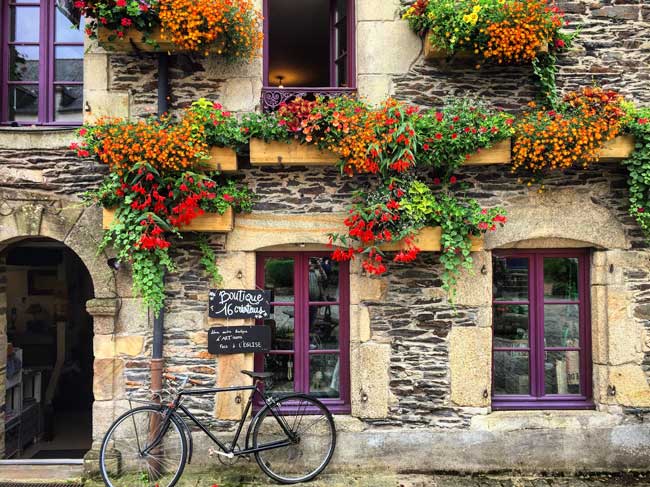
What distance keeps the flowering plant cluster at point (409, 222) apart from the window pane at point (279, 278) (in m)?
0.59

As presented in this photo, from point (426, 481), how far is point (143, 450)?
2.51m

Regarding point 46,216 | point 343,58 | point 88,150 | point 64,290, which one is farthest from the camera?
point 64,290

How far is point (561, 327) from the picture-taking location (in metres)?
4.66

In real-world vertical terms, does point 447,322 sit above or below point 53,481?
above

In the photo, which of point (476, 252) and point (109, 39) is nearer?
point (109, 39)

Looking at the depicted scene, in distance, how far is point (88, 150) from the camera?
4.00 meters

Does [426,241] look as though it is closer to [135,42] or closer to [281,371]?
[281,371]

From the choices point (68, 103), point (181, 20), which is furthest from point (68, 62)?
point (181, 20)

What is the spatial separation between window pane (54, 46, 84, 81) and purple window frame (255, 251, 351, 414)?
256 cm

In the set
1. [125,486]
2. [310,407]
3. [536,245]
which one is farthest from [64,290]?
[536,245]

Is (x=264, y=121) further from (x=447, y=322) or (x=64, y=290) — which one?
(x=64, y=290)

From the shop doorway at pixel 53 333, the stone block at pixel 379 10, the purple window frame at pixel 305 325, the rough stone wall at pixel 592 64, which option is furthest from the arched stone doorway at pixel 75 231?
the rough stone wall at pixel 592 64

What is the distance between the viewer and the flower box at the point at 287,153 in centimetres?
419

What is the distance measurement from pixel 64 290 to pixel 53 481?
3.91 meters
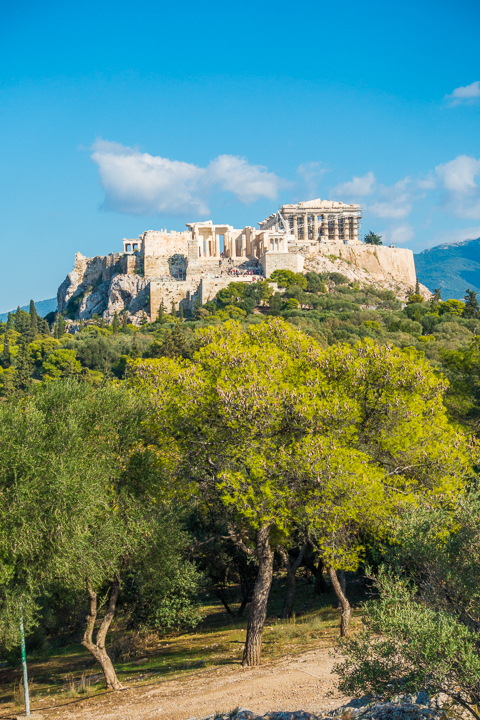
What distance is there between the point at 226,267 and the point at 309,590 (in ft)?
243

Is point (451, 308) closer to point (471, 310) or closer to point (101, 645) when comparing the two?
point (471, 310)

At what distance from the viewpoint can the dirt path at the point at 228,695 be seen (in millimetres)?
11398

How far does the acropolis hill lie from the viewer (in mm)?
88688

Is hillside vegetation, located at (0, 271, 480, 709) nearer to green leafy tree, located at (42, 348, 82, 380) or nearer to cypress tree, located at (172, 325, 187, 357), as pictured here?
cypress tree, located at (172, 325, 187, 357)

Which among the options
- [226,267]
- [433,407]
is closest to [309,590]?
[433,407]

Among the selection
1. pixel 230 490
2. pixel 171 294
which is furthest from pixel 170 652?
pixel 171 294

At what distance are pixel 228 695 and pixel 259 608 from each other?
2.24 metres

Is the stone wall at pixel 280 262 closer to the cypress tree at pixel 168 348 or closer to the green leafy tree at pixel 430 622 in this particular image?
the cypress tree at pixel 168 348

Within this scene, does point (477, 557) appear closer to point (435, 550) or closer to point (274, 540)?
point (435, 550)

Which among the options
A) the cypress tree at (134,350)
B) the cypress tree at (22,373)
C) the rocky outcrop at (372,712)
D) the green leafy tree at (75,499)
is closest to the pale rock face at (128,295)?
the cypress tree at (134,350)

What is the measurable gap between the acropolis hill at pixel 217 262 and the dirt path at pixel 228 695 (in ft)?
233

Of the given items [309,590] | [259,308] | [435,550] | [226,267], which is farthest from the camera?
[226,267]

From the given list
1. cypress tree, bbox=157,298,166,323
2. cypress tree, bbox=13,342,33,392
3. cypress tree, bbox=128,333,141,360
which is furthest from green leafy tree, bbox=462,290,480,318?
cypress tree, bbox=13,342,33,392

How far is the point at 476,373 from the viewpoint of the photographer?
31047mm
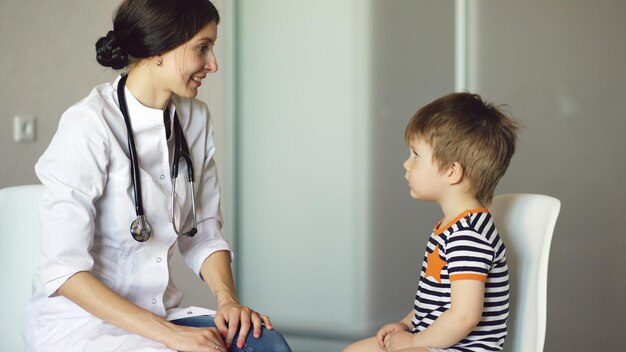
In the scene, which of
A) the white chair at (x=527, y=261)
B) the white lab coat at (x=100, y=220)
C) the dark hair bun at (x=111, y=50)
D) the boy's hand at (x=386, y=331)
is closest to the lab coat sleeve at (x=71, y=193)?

**Task statement:** Turn the records above into a JSON list of strings with one string per line, omitting blank lines and the picture markers.

**Output of the exercise:**
[
  "What distance keeps the flowering plant cluster at point (409, 222) apart from the window pane at point (279, 278) (in m)?",
  "0.59",
  "As presented in this photo, from point (426, 481), how far is point (143, 450)?",
  "2.51m",
  "Regarding point 46,216 | point 343,58 | point 88,150 | point 64,290, which one is farthest from the camera?",
  "point 64,290",
  "How far is point (561, 327) from the picture-taking location (in metres)?",
  "4.66",
  "In real-world vertical terms, does point 447,322 sit above or below point 53,481?",
  "above",
  "In the photo, which of point (476, 252) and point (109, 39) is nearer?",
  "point (109, 39)",
  "Looking at the depicted scene, in distance, how far is point (88, 150) from the camera?",
  "4.00 meters",
  "Does [426,241] look as though it is closer to [135,42] or closer to [281,371]?",
  "[281,371]",
  "From the choices point (68, 103), point (181, 20), which is furthest from point (68, 62)?",
  "point (181, 20)",
  "What is the spatial separation between window pane (54, 46, 84, 81) and purple window frame (255, 251, 351, 414)?",
  "256 cm",
  "In the set",
  "1. [125,486]",
  "2. [310,407]",
  "3. [536,245]",
  "which one is farthest from [64,290]?",
  "[536,245]",
  "Is (x=264, y=121) further from (x=447, y=322) or (x=64, y=290) — which one?",
  "(x=64, y=290)",
  "From the shop doorway at pixel 53 333, the stone block at pixel 379 10, the purple window frame at pixel 305 325, the rough stone wall at pixel 592 64, which option is furthest from the arched stone doorway at pixel 75 231?",
  "the rough stone wall at pixel 592 64",
  "What is the distance between the viewer and the flower box at the point at 287,153 in centimetres?",
  "419",
  "What is the distance measurement from pixel 64 290 to pixel 53 481?",
  "3.91 meters",
  "What distance is there between the point at 226,267 and the point at 309,590 (in ft)?",
  "243",
  "Is point (451, 308) closer to point (471, 310) or closer to point (101, 645) when comparing the two?",
  "point (471, 310)",
  "At what distance from the viewpoint can the dirt path at the point at 228,695 be seen (in millimetres)?",
  "11398",
  "How far does the acropolis hill lie from the viewer (in mm)?",
  "88688",
  "Is hillside vegetation, located at (0, 271, 480, 709) nearer to green leafy tree, located at (42, 348, 82, 380) or nearer to cypress tree, located at (172, 325, 187, 357), as pictured here?",
  "cypress tree, located at (172, 325, 187, 357)",
  "Which among the options",
  "- [226,267]",
  "- [433,407]",
  "is closest to [309,590]?",
  "[433,407]",
  "Among the selection",
  "1. pixel 230 490",
  "2. pixel 171 294",
  "which is furthest from pixel 170 652?",
  "pixel 171 294",
  "At what distance are pixel 228 695 and pixel 259 608 from each other?",
  "2.24 metres",
  "Is the stone wall at pixel 280 262 closer to the cypress tree at pixel 168 348 or closer to the green leafy tree at pixel 430 622 in this particular image?",
  "the cypress tree at pixel 168 348",
  "Within this scene, does point (477, 557) appear closer to point (435, 550) or closer to point (274, 540)?",
  "point (435, 550)",
  "Which among the options",
  "A) the cypress tree at (134,350)",
  "B) the cypress tree at (22,373)",
  "C) the rocky outcrop at (372,712)",
  "D) the green leafy tree at (75,499)",
  "is closest to the pale rock face at (128,295)?",
  "the cypress tree at (134,350)",
  "What is the measurable gap between the acropolis hill at pixel 217 262 and the dirt path at pixel 228 695 (in ft)?",
  "233",
  "Of the given items [309,590] | [259,308] | [435,550] | [226,267], which is farthest from the camera?",
  "[226,267]",
  "From the given list",
  "1. cypress tree, bbox=157,298,166,323",
  "2. cypress tree, bbox=13,342,33,392",
  "3. cypress tree, bbox=128,333,141,360",
  "which is furthest from green leafy tree, bbox=462,290,480,318?",
  "cypress tree, bbox=13,342,33,392",
  "How far is the point at 476,373 from the viewpoint of the photographer?",
  "31047mm",
  "In the scene, which of",
  "A) the white chair at (x=527, y=261)",
  "B) the white lab coat at (x=100, y=220)",
  "C) the dark hair bun at (x=111, y=50)",
  "D) the boy's hand at (x=386, y=331)",
  "is closest to the lab coat sleeve at (x=71, y=193)?"
]